Given below the test code and its output. When I get float value from number value, precision is lost.. Can anyone tell me why this behaviour and also how to handle this?

public static void main(String[] args)
    {
        try
        {
            java.lang.Number numberVal = 676543.21;
            float floatVal = numberVal.floatValue();
            System.out.println("Number value    : " + numberVal);
            System.out.println("float value     : " + floatVal);
            System.out.println("Float.MAX_VALUE : " + Float.MAX_VALUE);
            System.out.println("Is floatVal > Float.MAX_VALUE ? " + ( floatVal > Float.MAX_VALUE));
        }catch(Exception e)
        {
            e.printStackTrace();
        }
    }

output:

    Number value    : 676543.21
    float value     : 676543.2
    Float.MAX_VALUE : 3.4028235E38
    Is floatVal > Float.MAX_VALUE ? false

also why the float value lesser than Float.MAX_VALUE?

Answer 1

floats are usually good up to 6 significant digits. Your number is 676543.21 which has 8 significant digits. You will see errors past 6 digits, and those errors will easily propagate to more significant digits the more calculations you perform. If you value your sanity (or precision), use doubles. Floats can't even count past 10 million accurately.

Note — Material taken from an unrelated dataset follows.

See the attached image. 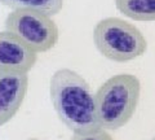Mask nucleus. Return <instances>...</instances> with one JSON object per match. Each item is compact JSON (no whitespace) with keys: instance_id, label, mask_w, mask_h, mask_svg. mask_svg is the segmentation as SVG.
<instances>
[{"instance_id":"nucleus-1","label":"nucleus","mask_w":155,"mask_h":140,"mask_svg":"<svg viewBox=\"0 0 155 140\" xmlns=\"http://www.w3.org/2000/svg\"><path fill=\"white\" fill-rule=\"evenodd\" d=\"M49 95L57 117L72 132L100 128L94 95L78 71L62 67L53 73Z\"/></svg>"},{"instance_id":"nucleus-2","label":"nucleus","mask_w":155,"mask_h":140,"mask_svg":"<svg viewBox=\"0 0 155 140\" xmlns=\"http://www.w3.org/2000/svg\"><path fill=\"white\" fill-rule=\"evenodd\" d=\"M140 96L141 82L133 74H116L105 80L94 95L101 127L106 130L124 127L136 113Z\"/></svg>"},{"instance_id":"nucleus-3","label":"nucleus","mask_w":155,"mask_h":140,"mask_svg":"<svg viewBox=\"0 0 155 140\" xmlns=\"http://www.w3.org/2000/svg\"><path fill=\"white\" fill-rule=\"evenodd\" d=\"M93 43L105 59L128 62L145 55L147 40L137 27L118 17H106L96 23Z\"/></svg>"},{"instance_id":"nucleus-4","label":"nucleus","mask_w":155,"mask_h":140,"mask_svg":"<svg viewBox=\"0 0 155 140\" xmlns=\"http://www.w3.org/2000/svg\"><path fill=\"white\" fill-rule=\"evenodd\" d=\"M4 27L36 53L53 50L60 39V30L52 16L34 9L12 11L5 18Z\"/></svg>"},{"instance_id":"nucleus-5","label":"nucleus","mask_w":155,"mask_h":140,"mask_svg":"<svg viewBox=\"0 0 155 140\" xmlns=\"http://www.w3.org/2000/svg\"><path fill=\"white\" fill-rule=\"evenodd\" d=\"M28 82V73L0 70V127L12 121L21 109Z\"/></svg>"},{"instance_id":"nucleus-6","label":"nucleus","mask_w":155,"mask_h":140,"mask_svg":"<svg viewBox=\"0 0 155 140\" xmlns=\"http://www.w3.org/2000/svg\"><path fill=\"white\" fill-rule=\"evenodd\" d=\"M38 55L9 31H0V70L28 73L38 61Z\"/></svg>"},{"instance_id":"nucleus-7","label":"nucleus","mask_w":155,"mask_h":140,"mask_svg":"<svg viewBox=\"0 0 155 140\" xmlns=\"http://www.w3.org/2000/svg\"><path fill=\"white\" fill-rule=\"evenodd\" d=\"M116 9L133 21H155V0H114Z\"/></svg>"},{"instance_id":"nucleus-8","label":"nucleus","mask_w":155,"mask_h":140,"mask_svg":"<svg viewBox=\"0 0 155 140\" xmlns=\"http://www.w3.org/2000/svg\"><path fill=\"white\" fill-rule=\"evenodd\" d=\"M0 4L16 9H34L49 16H56L64 8V0H0Z\"/></svg>"},{"instance_id":"nucleus-9","label":"nucleus","mask_w":155,"mask_h":140,"mask_svg":"<svg viewBox=\"0 0 155 140\" xmlns=\"http://www.w3.org/2000/svg\"><path fill=\"white\" fill-rule=\"evenodd\" d=\"M70 140H114V139L106 131V128L100 127L87 132H72V136Z\"/></svg>"},{"instance_id":"nucleus-10","label":"nucleus","mask_w":155,"mask_h":140,"mask_svg":"<svg viewBox=\"0 0 155 140\" xmlns=\"http://www.w3.org/2000/svg\"><path fill=\"white\" fill-rule=\"evenodd\" d=\"M28 140H39V139H35V138H31V139H28Z\"/></svg>"},{"instance_id":"nucleus-11","label":"nucleus","mask_w":155,"mask_h":140,"mask_svg":"<svg viewBox=\"0 0 155 140\" xmlns=\"http://www.w3.org/2000/svg\"><path fill=\"white\" fill-rule=\"evenodd\" d=\"M151 140H155V136H154V138H153V139H151Z\"/></svg>"}]
</instances>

Now, you have 2 significant digits, which suggests to me that there is a chance you want to represent currency - DO NOT . Use your own class that internally represents values using fixed-point arithmetic.

Now, as to Float.MAX_VAL which is 3.4028235E38, meaning 3.4028235*10^38 which is about 10^32 times larger than your value. Notice the 'E' in there? That's the exponent.